We all have responsibilities toward all children. When parents accept that responsibility, and successfully deliver that's great, and there's a lot of good reasons not to disrupt that status quo where it's working. But it's also important to remember there are fringes around that and not accept ideological arguments that ignore those responsibilities toward children that allow others (through government) to interfere with parents that are not delivering.

So, no, unless you would hold it as an infringement on liberty for a parent to send a child to school, or any other type of activity, holding it as an infringement for society to require schooling of children is not a sound argument, and based on an antiquated idea of parents owning their children.

Many bad things can and have occurred by accepting that idea, and so we should not. I'll reiterate again that I bring this up not to introduce some radical disruption to a very useful status quo where parents usually do accept responsibility and deliver on it. In fact, we should continue to celebrate that.

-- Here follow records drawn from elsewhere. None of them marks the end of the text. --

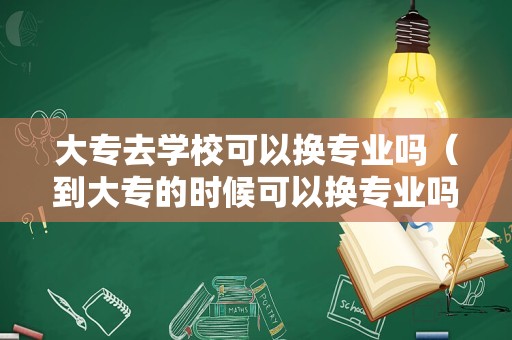 大专去学校可以换专业吗（到大专的时候可以换专业吗）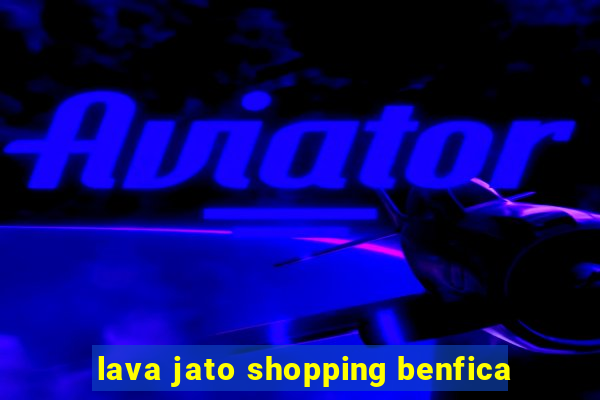 lava jato shopping benfica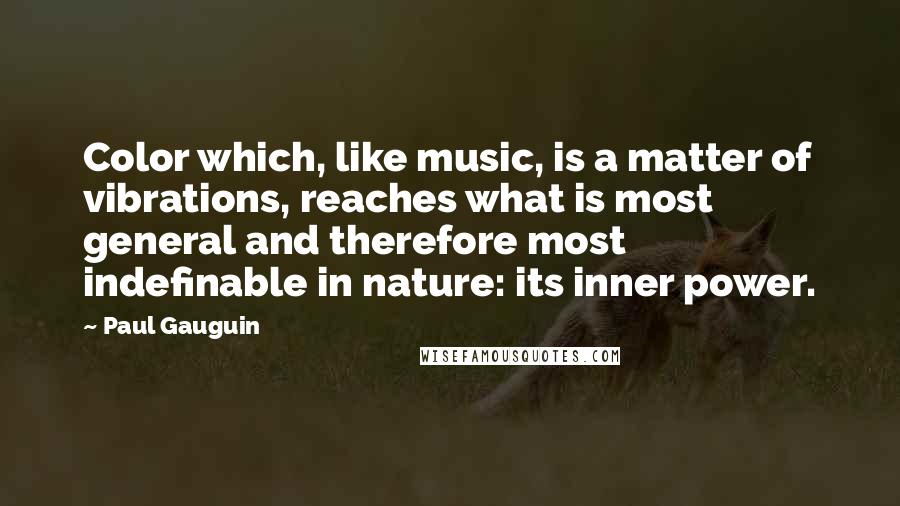 Paul Gauguin Quotes: Color which, like music, is a matter of vibrations, reaches what is most general and therefore most indefinable in nature: its inner power.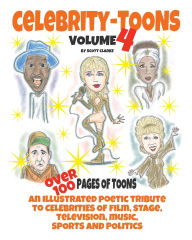 Title: Celebrity Toons Volume 4, Author: Scott Clarke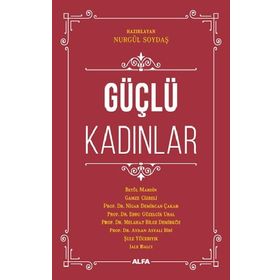 Güçlü Kadınlar Nurgül Soydaş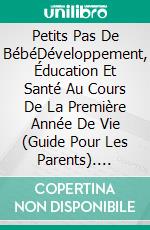 Petits Pas De BébéDéveloppement, Éducation Et Santé Au Cours De La Première Année De Vie (Guide Pour Les Parents). E-book. Formato EPUB ebook di Logan J. Davisson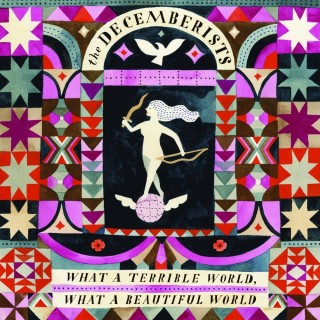 The Decemberists - What A Terrible World, What A Beautiful World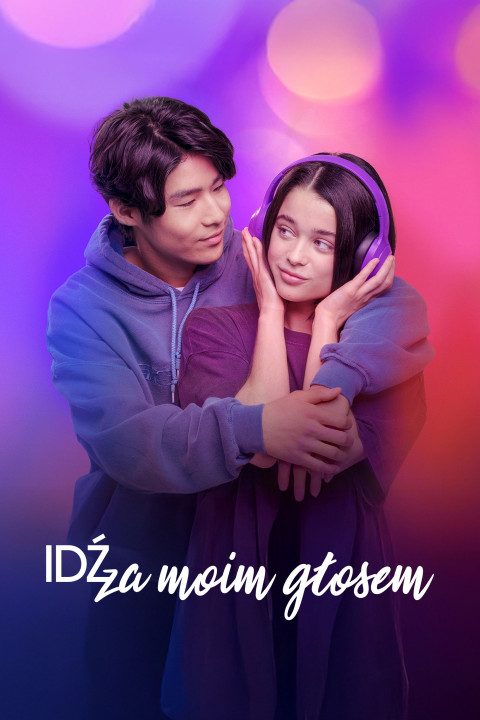 Idź za moim głosem (2025)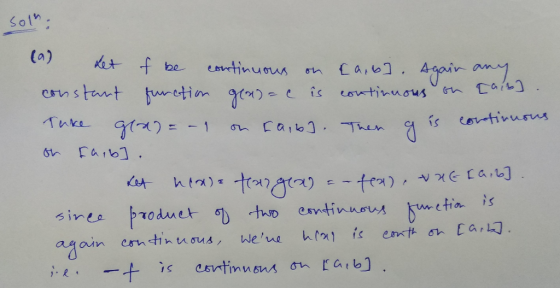 continuous Sola: (a) Let f be continuous on [aib]. Again any constant function gea)= c în continuous on on t can]. Take gead=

But neither should we allow the respect for the value of the typical parent-child bond to make us blind to realities that require us to not accept failed ideologies. Despite all the flaws in our education system, I would strongly disagree with dismantling all government standards. Parents have not always delivered, sometimes because they didn't want to, sometimes because they are misguided, more often, because they aren't capable of. If "we" have any ability, when that happens, to ensure that children get the opportunity they deserve, we should not abandon efforts to do so.